Once activated, the algorithm might help doctors deciding which patients to prioritize amid exceedingly-stretched health care systems, said Megan Coffee, a physician and professor at New York University's Grossman School of Medicine — who also co-authored a paper on the new findings in the journal Computers, Materials & Continua — to phys.org.

The AI tool found numerous interesting indicators that strongly predict which people infected with the novel virus later developed so-called acute respiratory disease syndrome (ARDS), a severe complication that often follows the COVID-19 illness, which fills the lungs with fluid, killing roughly 50 percent of coronavirus patients who get it.

The team behind the research applied a machine-learning algorithm to data collected from 53 coronavirus patients populating two hospitals in Wenzhou, China, and found that changes in three critical features — liver enzyme alanine aminotransferase (ALT) levels, hemoglobin levels, and reported body aches — most accurately predicted subsequent, severe disease.

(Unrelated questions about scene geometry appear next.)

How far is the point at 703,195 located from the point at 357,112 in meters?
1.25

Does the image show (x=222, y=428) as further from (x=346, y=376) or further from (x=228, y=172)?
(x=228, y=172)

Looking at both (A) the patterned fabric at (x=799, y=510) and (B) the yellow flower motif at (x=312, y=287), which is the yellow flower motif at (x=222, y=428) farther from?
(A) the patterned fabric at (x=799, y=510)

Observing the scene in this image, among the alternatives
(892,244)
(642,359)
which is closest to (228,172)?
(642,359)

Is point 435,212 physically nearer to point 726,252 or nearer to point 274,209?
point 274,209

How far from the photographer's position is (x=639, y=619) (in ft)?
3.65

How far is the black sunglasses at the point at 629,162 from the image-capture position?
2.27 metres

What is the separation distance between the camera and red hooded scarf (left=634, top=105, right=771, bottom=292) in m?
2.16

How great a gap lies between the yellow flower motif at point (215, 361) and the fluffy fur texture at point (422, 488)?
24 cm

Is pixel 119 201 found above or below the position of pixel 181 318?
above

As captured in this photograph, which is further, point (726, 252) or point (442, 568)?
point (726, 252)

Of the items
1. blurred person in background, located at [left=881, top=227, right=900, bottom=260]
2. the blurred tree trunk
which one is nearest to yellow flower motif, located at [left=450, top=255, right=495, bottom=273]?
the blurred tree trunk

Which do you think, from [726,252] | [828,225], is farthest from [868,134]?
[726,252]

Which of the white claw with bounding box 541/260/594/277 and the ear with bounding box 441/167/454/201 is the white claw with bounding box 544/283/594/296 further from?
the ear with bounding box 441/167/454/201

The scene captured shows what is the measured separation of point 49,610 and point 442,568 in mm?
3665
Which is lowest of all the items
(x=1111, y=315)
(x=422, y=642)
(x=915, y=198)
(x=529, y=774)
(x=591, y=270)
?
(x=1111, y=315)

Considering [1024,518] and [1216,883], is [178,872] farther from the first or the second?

AI helps doctors cope with flood of coronavirus patients

Contrasting with this were characteristics thought to be related to COVID-19, including a specific pattern in lung images called "ground glass opacity," strong immune responses, and fevers, which weren't useful factors to predict which patients with initially mild symptoms would progress to full-blown ARDS.

Sex and age weren't useful predictors either, despite other studies showing that men more than 60 years old were at higher risk.

"It's been fascinating because a lot of the data points that the machine used to help influence its decisions were different than what a clinician would normally look at," said Coffee to AFP, according to TechXplore.

Of course, using AI in medical settings isn't a new concept — another AI-based tool exists that helps dermatologists predict which patients will later develop skin cancer.

This is significant because doctors are learning about COVID-19 on-the-fly, can helps doctors decide — diagnostically — which way to go, and gives them more criteria upon which to decide which patients should take priority when hospitals around the world are overhwhelmed from the COVID-19 pandemic, according to co-author Anasse Bari, a computer science professor at NYU, reports TechXplore.

With the coronavirus outbreak deepening its grip in global hubs of business, science, and culture like New York City, every advantage new technologies can provide in the fight against the pandemic is more than welcome. It's necessary.